Document text ▸
○ ○ ○ ○

Due to the extreme variety of monosaccharide structures, to the variety intersugar linkages and to the fact that virtually all types of molecules can be glycosylated (from sugars themselves, to proteins, lipids, nucleic acids, antibiotics, etc.), the large variety of enzymes acting on these glycoconjugates, oligo- and polysaccharides probably constitute one of the most structurally diverse set of substrates on Earth. Collectively designated as Carbohydrate-Active enZymes (CAZymes), these enzymes build and breakdown complex carbohydrates and glycoconjugates for a large body of biological roles (collectively studied under the term of Glycobiology). Therefore, CAZymes have to perform their function usually with high specificity. Because carbohydrate diversity (1
) exceeds by far the number of protein folds, CAZymes have evolved from a limited number of progenitors by acquiring novel specificities at substrate and product level. Such a dizzying array of substrates and enzymes makes CAZymes a particularly challenging subject for experimental characterization and for functional annotation in genomes.

○ ○ ○ ○

Information provided ▸
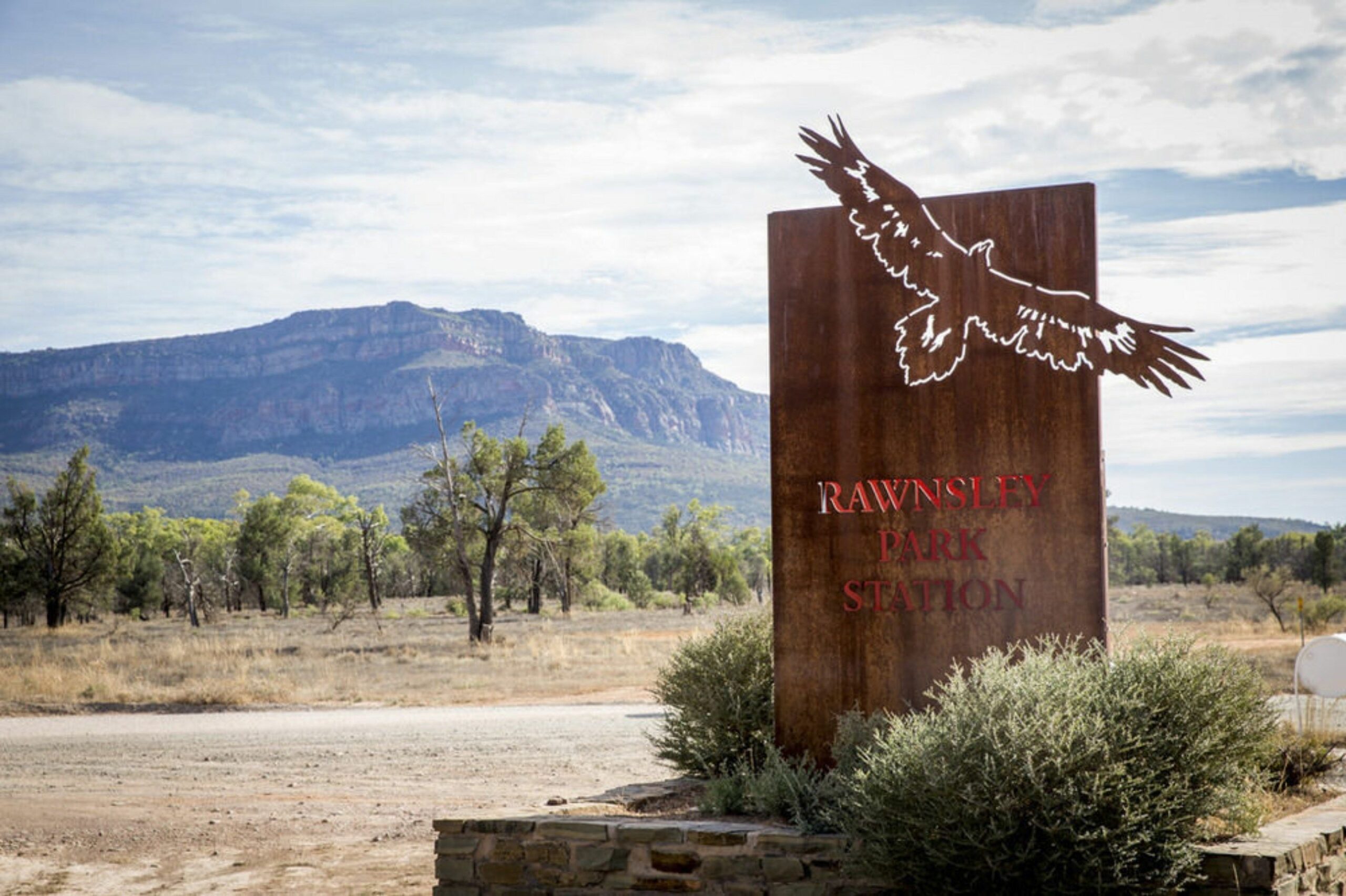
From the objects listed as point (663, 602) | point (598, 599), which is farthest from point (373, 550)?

○ ○ ○ ○

Exercise set ▸
A. In the text on carbohydrate-active enzymes, what is the full name behind the short form "CAZymes"?
B. Write a continuation of the text on carbohydrate-active enzymes, picking up after its last sentence.

Activity answers ▸
A. Carbohydrate-Active enZymes.

B.
Nearly 20 years ago, the first foundation for a family classification of CAZymes was seen in an effort that classified cellulases into several distinct families based on amino-acid sequence similarity (2
). Soon after, the family classification system based on protein sequence and structure similarities, was extended to all known glycoside hydrolases (2–4
), and subsequently extended to all CAZymes involved in the synthesis, degradation and modification of glycoconjugates. The classification of CAZymes has been made available on the web since September 1998. Because based on amino-acid sequence similarities, these classifications correlate with enzyme mechanisms and protein fold more than enzyme specificity. Consequently, these families are used to conservatively classify proteins of uncharacterized function whose only known feature is sequence similarity to an experimentally characterized enzyme, avoiding overprediction of enzyme activities.
At present, CAZy covers approximately 300 protein families in the following classes of enzyme activities:
- Glycoside hydrolases (GHs), including glycosidases and transglycosidases (3–5). These enzymes constitute 113 protein families that are responsible for the hydrolysis and/or transglycosylation of glycosidic bonds. GH-coding genes are abundant and present in the vast majority of genomes corresponding to almost half—presently about 47%—of the enzymes classified in CAZy. Because of their widespread importance for biotechnological and biomedical applications, GHs constitute so far the best biochemically characterized set of enzymes present in the CAZy database.
- Glycosyltransferases (GTs). These are the enzymes responsible for the biosynthesis of glycosidic bonds from phospho-activated sugar donors (6–8). They form over 90 sequence-based families and present in virtually every single organism and represent about 41% of CAZy at present.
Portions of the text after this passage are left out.